++++ Passage provided
There is also an exterior triangle MNO which is homethetic to the interior triangle, meaning that its sides are parallel to that of IHG.
#Federico observed that IHG has maximal area because moving any of its vertices along the corresponding circle will result an a triangle that has the same base but less height, therefore less area. To put it in slightly more technical terms, if the triangle is parameterized by angles t1,t2,t3 on the three circles (as pointed out by #Charles Stewart, and as used in my steepest descent canvas app), then the gradient of the area w.r.t to (t1,t2,t3) is (0,0,0), and the area is extremal (maximal in the diagram).
So how is this diagram computed? I'll admit in advance that I don't quite have the full story, but here's a start. Given the three circles, select a point M. Draw tangents to the circles centered at E and C, and designate the tangent points as G and I. Draw a tangent OHN to the circle centered at A that is parallel to GI. These are fairly straightforward operations both algebraically and geometrically.
But we aren't finished. So far we only have the condition that OHN is parallel to GI. We have no guarantee that MGO is parallel to IH or that MIN is parallel to GH. So we have to go back and refine M. In an interactive geometry program it's no big deal to set this up and then move M until the latter parallel conditions are met (by eyeballs, anyways). Geometry Expressions created the diagram, but I used a bit of a cheat to get it to do so, because its constraint solver was apparently not powerful enough to do the job. The algebraic expressions for G, I, and H are reasonably straightforward, so it should be possible to solve for M based on the fact that MIHG is a parallelogram, either explicitly or numerically.
I should point out that in general if you follow the construction starting from M, you have two choices of tangent for each circle, and therefore eight possible solutions. As in the other attempted answers to the question, unless you have a good heuristic to help you choose in advance which of the tangents to compute, you should probably compute all eight possible triangles and find the one with maximum area. The other seven will be extremal in the sense of being minimal area or saddle points.
That's it. This answer is not quite complete in that it leaves the final computation of M somewhat open ended. But it's reduced to either a 2D search space or the solution of an ornery but not humongous equation.
Finally, I have to disagree with #Federico's conclusion that this confirms that the solution proposed by the OP is optimal. It's true that if you draw perpendiculars from the circle centers to the opposite edge of the inner triangle, those perpendiculars intersect the circle to give you the triangle vertex. E.g. H lies on the line through A perpendicular to GI), but this is not the same as in the original proposed solution (which was to take the line through A and perpendicular to EC - in general EC is not parallel to GI).

I've created an HTML5 canvas app that may be useful for people to play with. It's pretty basic (and the code is not beautiful), but it lets you move three circles of equal radius, and then calculates a maximal triangle using gradient/steepest descent. You can also save bitmaps of the diagram. The diagram also shows the triangle whose vertices are the circle centers, and one of the altitudes. Edit1: the "altitude" is really just a line segment through one of the circle centers and perpendicular to the opposite edge of the triangle joining the centers. It's there because some of the suggested constructions use it. Edit2: the steepest descent method sometimes gets stuck in a local maximum. You can get out of that maximum by moving a circle until the black triangle flips and then bringing the circle back to its original position. Working on how to find the global maximum.
++++++++
++++ Raw data
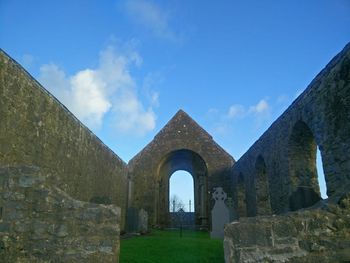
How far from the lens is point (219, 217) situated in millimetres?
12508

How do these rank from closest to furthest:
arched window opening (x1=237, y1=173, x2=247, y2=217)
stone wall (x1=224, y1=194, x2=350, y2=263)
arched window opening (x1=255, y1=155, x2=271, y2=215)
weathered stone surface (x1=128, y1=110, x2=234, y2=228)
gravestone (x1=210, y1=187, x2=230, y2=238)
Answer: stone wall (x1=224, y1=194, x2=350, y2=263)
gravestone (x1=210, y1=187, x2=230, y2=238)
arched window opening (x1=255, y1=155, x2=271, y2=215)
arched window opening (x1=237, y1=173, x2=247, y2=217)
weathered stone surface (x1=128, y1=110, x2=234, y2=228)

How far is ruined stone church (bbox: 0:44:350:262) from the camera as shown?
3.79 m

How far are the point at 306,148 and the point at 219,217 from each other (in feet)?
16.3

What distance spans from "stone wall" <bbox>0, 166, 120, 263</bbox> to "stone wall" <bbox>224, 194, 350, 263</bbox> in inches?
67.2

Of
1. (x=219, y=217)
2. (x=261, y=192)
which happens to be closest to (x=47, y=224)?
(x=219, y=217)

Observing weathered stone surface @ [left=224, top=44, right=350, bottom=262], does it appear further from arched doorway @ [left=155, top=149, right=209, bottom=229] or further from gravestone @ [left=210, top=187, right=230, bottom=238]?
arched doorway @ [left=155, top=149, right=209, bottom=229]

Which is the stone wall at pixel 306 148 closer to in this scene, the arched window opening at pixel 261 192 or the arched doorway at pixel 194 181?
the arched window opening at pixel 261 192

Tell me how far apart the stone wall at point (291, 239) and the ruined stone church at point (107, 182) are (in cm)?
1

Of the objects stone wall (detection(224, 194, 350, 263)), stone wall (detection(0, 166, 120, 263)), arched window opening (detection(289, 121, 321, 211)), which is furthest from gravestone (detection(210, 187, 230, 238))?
++++++++
■ **What you will do**
A – Return everything in the passage on the maximal-area triangle from "But we aren't" down to "explicitly or numerically.".
B – Carry the passage on the maximal-area triangle forward from its last sentence.
The rows have no connection to the passage on the maximal-area triangle.

■ **Answers for the tasks**
A –
But we aren't finished. So far we only have the condition that OHN is parallel to GI. We have no guarantee that MGO is parallel to IH or that MIN is parallel to GH. So we have to go back and refine M. In an interactive geometry program it's no big deal to set this up and then move M until the latter parallel conditions are met (by eyeballs, anyways). Geometry Expressions created the diagram, but I used a bit of a cheat to get it to do so, because its constraint solver was apparently not powerful enough to do the job. The algebraic expressions for G, I, and H are reasonably straightforward, so it should be possible to solve for M based on the fact that MIHG is a parallelogram, either explicitly or numerically.

B –
This won't work in IE because it doesn't support canvas, but most other "modern" browsers should work.
I did this partially because I found some of the arguments on this page questionable, and partially because I've never programmed a steepest descent and wanted to see how that worked. Anyways, I hope this helps, and I hope to weigh in with some more comments later.
Edit: I've looked at the geometry a little more and have written up my findings in a separate answer.

Let A, B, C be the vertexes of your triangle, and suppose they are placed as in your solution.
Notice that the key property of your construction is that each of the vertexes lies on a tangent to its circle which is parallel to the opposite side of the triangle. Obviously, the circle itself lies entirely on one side of the tangent, and in the optimal solution each tangent leaves its circle on the same side as the other vertexes.
Consider AB as the "base" of the triangle, and let C float in its circle. If you move C to another position C' within the circle, you will obtain another triangle ABC' with the same base but a smaller height, hence also with a smaller area:
figure 1 http://control.ee.ethz.ch/~ramponif/stuff/circles1.png
For the same reason, you can easily see that any position of the vertexes that doesn't follow your construction cannot be optimal. Suppose, for instance, that each one of the vertexes A', B', C' does not lie on a tangent parallel to the side connecting the other two.
Then, constructing the tangent to the circle that contains (say) C', which is parallel to A'B' and leaves the circle on the same side as A'B', and moving C' to the point of tangency C, it is always possible to construct a triangle A'B'C which has the same base, but a greater height, hence also a greater area:
figure 2 http://control.ee.ethz.ch/~ramponif/stuff/circles2.png
Since any triangle that does not follow your construction cannot be optimal, I do believe that your construction is optimal. In the case when the centers of the circles are aligned I'm a bit confused, but I guess that it is possible to prove optimality along the same lines.

I believe this is a convex optimization problem (no it's not, see below), and hence can be solved efficiently using well known methods.
You essentially want to solve the problem:
maximize: area(v1,v2,v3) ~ |cross((v2-v1), (v3-v1))|
such that: v1 in C1, v2 in C2, v3 in C3 (i.e., v_i-c_i)^2 - r_i^2 <= 0)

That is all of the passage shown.